As tempting as it may be to live and work abroad for a time and benefit from these tax incentives, care must still be taken with the tax position in the country of origin. Someone leaving the UK to work abroad still needs to apply the UK statutory residence test and consider the time they are present in the UK, whether or not for work, as well as their other connections to the UK, to determine their UK tax residence position. Depending on the timing of departure in a tax year, the connections they retain and the amount of time spent working abroad, it is possible to still remain UK tax resident such that income earned abroad would remain taxable in the UK.
For those who own their own company, there are other bear traps to beware of. It is possible to move the residence of a company for tax purposes where management and control rests in a jurisdiction that is different from the country of incorporation. This could result in increased tax liabilities for the company where the overseas tax rate exceeds the UK rate, as well as increased administration costs. It is also possible for a company to become simultaneously resident in both jurisdictions in some circumstances, with scope for double taxation of the same profits.

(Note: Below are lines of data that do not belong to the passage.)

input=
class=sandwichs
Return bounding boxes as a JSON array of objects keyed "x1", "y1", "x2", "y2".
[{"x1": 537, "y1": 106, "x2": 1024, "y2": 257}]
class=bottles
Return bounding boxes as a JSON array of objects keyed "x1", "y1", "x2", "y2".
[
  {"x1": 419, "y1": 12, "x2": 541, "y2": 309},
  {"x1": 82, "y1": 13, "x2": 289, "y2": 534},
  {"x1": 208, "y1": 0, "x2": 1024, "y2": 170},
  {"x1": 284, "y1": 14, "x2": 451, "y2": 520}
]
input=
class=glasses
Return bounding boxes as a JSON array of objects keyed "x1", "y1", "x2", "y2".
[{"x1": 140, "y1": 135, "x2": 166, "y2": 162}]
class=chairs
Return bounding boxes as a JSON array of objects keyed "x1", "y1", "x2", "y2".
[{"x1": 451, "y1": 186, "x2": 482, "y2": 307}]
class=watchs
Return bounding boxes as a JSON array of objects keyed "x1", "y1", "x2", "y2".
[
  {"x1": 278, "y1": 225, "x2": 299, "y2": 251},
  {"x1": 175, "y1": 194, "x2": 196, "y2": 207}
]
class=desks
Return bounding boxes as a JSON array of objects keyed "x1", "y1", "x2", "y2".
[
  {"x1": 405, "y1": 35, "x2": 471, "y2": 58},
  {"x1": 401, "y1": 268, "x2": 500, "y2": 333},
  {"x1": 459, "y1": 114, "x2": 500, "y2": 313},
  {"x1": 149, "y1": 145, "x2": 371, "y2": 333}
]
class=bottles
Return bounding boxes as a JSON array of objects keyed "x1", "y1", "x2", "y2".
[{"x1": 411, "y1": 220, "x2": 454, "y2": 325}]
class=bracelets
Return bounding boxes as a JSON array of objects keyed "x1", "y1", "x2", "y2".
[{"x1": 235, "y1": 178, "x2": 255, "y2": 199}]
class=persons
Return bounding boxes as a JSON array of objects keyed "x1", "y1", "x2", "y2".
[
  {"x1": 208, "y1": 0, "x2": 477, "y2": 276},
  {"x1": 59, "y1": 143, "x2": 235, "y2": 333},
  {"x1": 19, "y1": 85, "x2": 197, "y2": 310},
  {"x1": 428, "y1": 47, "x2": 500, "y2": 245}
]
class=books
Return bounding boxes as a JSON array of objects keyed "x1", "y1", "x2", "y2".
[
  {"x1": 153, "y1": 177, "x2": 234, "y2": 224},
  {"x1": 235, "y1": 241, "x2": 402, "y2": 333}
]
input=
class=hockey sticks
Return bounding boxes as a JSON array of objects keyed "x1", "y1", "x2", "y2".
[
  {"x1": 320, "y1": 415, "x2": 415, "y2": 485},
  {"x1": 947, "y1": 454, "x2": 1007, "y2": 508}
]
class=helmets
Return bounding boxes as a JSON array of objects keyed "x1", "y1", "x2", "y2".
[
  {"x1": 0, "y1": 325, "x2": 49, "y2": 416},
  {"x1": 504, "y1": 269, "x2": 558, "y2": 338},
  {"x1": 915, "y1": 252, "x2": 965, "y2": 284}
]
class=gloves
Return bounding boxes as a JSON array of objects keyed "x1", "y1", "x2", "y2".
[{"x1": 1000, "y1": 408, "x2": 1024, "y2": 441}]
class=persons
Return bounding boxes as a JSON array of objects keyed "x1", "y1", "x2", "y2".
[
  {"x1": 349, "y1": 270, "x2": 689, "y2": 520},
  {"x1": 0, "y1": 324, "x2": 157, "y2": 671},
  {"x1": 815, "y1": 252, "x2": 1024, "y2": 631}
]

If the company residence point is missed, penalties for non-compliance with local tax regimes can be severe.
Even in circumstances where the place of management and control of a company remains unchanged, the relocation of senior staff can create a taxable permanent establishment in another jurisdiction, with profits attributable to that permanent establishment being subject to tax in the overseas country and associated additional administration issues to contend with. Local employment taxes may also apply, including social security, and local payroll filings may be required.
Other tax issues
Permanent establishment issues are not confined to companies, and partnerships can equally find themselves with complex tax situations to deal with where one or more of the partners works remotely. A permanent establishment in these circumstances can create foreign tax liabilities for all the partners with significant additional reporting requirements.
The position of consultants who operate through their own service company has been the subject of targeted legislation over the years in the UK, due to the perception of unfair tax advantages, but many of those who operate in this way still see themselves as self-employed. Digital nomad visas could provide flexibility to this sector in where they provide their services, but the tax issues are likely to remain, along with the additional compliance required by IR35. It is also possible that other jurisdictions will have similar rules.
Remote working from abroad certainly has its attractions, but it’s not quite as straightforward as booking some accommodation and setting up the laptop. The digital nomad visa will help with some of the historically grey areas legally but, for the time being at least, it seems likely that they will mostly appeal to a narrow category of the genuinely self-employed, who do not have to contend with some of the most complex areas of international tax.
As always, the tax aspects can be complex and anyone considering a move abroad should take formal advice, so they fully understand the implications and requirements before doing so.